» EXCERPT PROVIDED:
————

Structure Elucidation from Spectra

DiffSpectra demonstrates strong performance in spectrum-conditioned structure elucidation, achieving a top-1 exact structure recovery rate of 16.01% and a top-20 accuracy of 96.86%. Even when the exact structure is not recovered, the model produces candidates with high graph overlap (MCES), fingerprint similarity (Tanimoto and cosine), and functional group similarity (FGSim > 0.96).

Figure 2: Visualization of structure elucidation results under different configurations: single-spectrum (IR, Raman, UV-Vis), multi-modal spectra, and with/without pre-trained SpecFormer. Ground-truth structures are shown for reference.

Ablation Studies

Pre-training SpecFormer: Pre-training the spectral encoder yields a 2% absolute improvement in top-1 accuracy and consistent gains across all similarity metrics, confirming the value of spectral-structural alignment.
Multi-modal vs. Single-modality Spectra: Conditioning on all three spectra outperforms any single modality, with Raman > IR > UV-Vis in isolation. UV-Vis alone is insufficient for unique structure identification in the QM9S dataset.
Sampling Strategies: Increasing the number of samples per spectrum (top-K accuracy) dramatically improves the probability of recovering the correct structure, with top-20 accuracy approaching 97%.
SE(3) Equivariance: Model-based SE(3)-equivariant architectures outperform data-based approaches (with or without augmentation), especially in exact structure recovery and graph overlap.
Sampling Temperature: Moderate temperature values ( $\tau=0.8$ –$1.0$) optimize the balance between diversity and accuracy; extreme values degrade performance.

Methodological Implications

DiffSpectra is the first framework to unify multi-modal spectral reasoning and joint 2D/3D generative modeling for de novo molecular structure elucidation. The integration of SE(3)-equivariant transformers and spectrum-conditioned diffusion enables the model to generate chemically valid, geometrically consistent, and spectroscopically plausible molecular structures. The use of pre-trained spectral encoders and multi-modal conditioning is shown to be critical for high-fidelity structure elucidation.

————

Stored data entries:
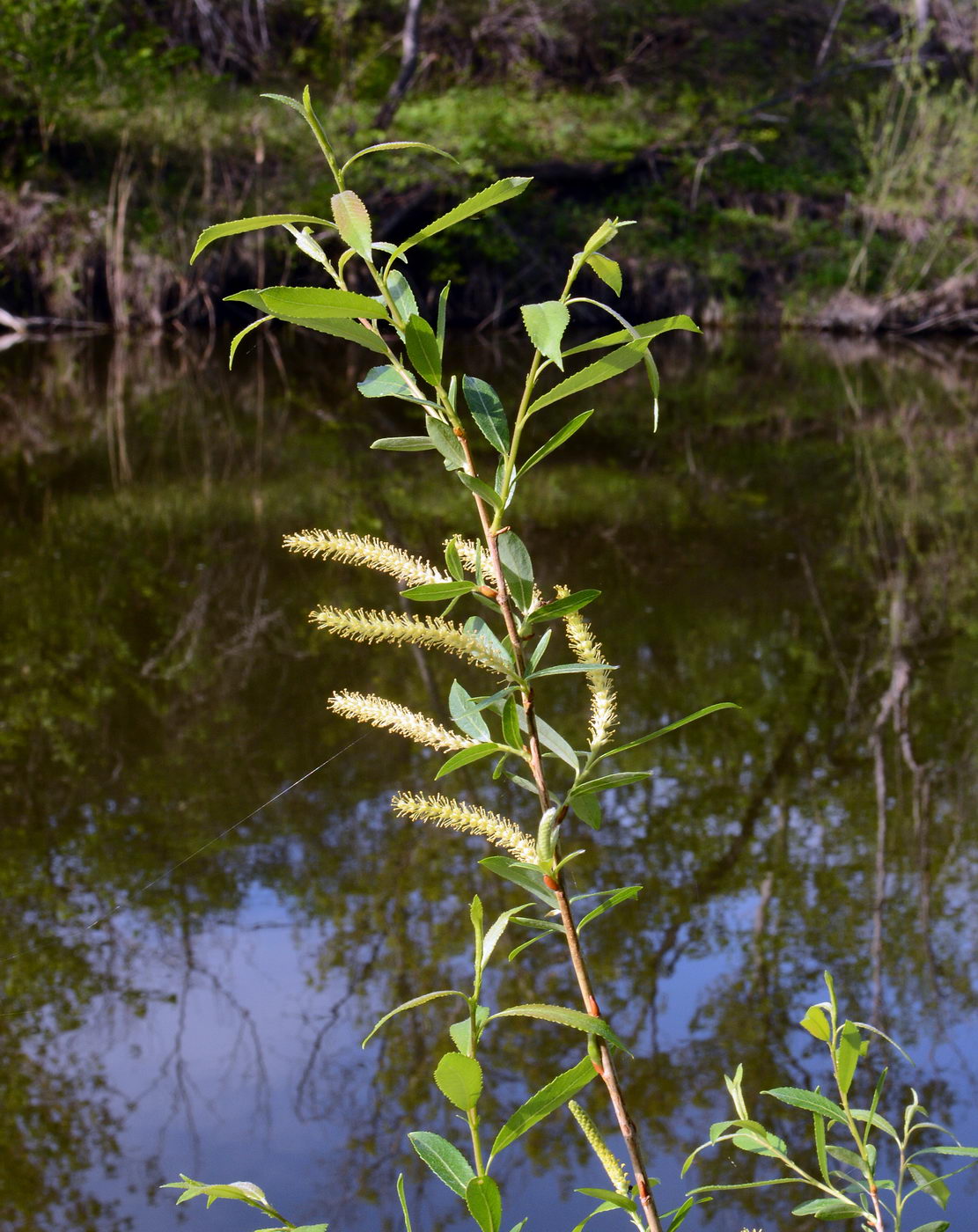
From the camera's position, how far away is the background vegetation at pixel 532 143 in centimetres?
1310

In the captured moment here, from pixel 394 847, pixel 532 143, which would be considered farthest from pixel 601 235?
pixel 532 143

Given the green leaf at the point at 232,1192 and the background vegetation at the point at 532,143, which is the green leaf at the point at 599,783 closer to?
the green leaf at the point at 232,1192

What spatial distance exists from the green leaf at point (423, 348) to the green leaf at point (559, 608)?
14 centimetres

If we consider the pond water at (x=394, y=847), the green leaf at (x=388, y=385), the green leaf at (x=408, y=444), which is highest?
the green leaf at (x=388, y=385)

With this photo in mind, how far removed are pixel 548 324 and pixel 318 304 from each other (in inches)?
4.6

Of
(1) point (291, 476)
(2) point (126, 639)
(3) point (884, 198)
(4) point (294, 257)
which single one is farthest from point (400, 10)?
(2) point (126, 639)

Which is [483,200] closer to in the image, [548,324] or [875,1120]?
[548,324]

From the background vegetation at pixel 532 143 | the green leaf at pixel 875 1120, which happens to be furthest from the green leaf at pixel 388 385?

————

» DIRECTIONS:
• a. Answer these questions from the DiffSpectra text:
(i) What top-1 exact structure recovery rate does DiffSpectra achieve?
(ii) Which spectrum type performs worst when used in isolation?
(iii) Which range of sampling temperature values best balances diversity and accuracy?
• b. Does each statement agree with the DiffSpectra text? Answer yes or no and quote the words that decide it.
(i) Pre-training the spectral encoder improves top-1 accuracy by 2% absolute.
(ii) Data-based approaches with augmentation beat model-based SE(3)-equivariant architectures.
(iii) UV-Vis alone is enough to identify a unique structure in the QM9S dataset.
• c. Continue the DiffSpectra text from the point where it stops.
The records aren't needed for anything here.

» WRITTEN ANSWERS:
• a.
(i) 16.01%
(ii) UV-Vis
(iii) τ = 0.8 to 1.0

• b.
(i) Yes: "Pre-training the spectral encoder yields a 2% absolute improvement in top-1 accuracy"
(ii) No: "Model-based SE(3)-equivariant architectures outperform data-based approaches (with or without augmentation)"
(iii) No: "UV-Vis alone is insufficient for unique structure identification in the QM9S dataset."

• c.
The framework is extensible to additional spectral modalities (e.g., NMR, mass spectra) and larger molecular systems, and is compatible with high-throughput experimental pipelines. The ability to generate ranked candidate lists with high recall is particularly valuable for practical applications, where downstream validation (e.g., via DFT or experimental synthesis) is required.

Theoretical and Practical Implications

The results demonstrate that spectrum-conditioned diffusion models can bridge the gap between experimental observables and molecular structure, overcoming the limitations of retrieval-based and autoregressive generative approaches. The explicit modeling of 3D geometry and the use of SE(3)-equivariant architectures are essential for capturing the physical constraints inherent in spectroscopic data.

Practically, DiffSpectra enables scalable, automated structure elucidation from routine spectroscopic measurements, with potential impact in drug discovery, materials science, and analytical chemistry. The approach is robust to the stochasticity of diffusion sampling, and the use of multi-modal spectra provides complementary structural information that enhances accuracy and reliability.

Future Directions

Key avenues for future research include:

Scaling to larger and more diverse spectral datasets, including experimental spectra and additional modalities.
Extending the framework to biomolecules, polymers, and crystalline materials.
Integrating with active learning and experimental design pipelines for closed-loop molecular discovery.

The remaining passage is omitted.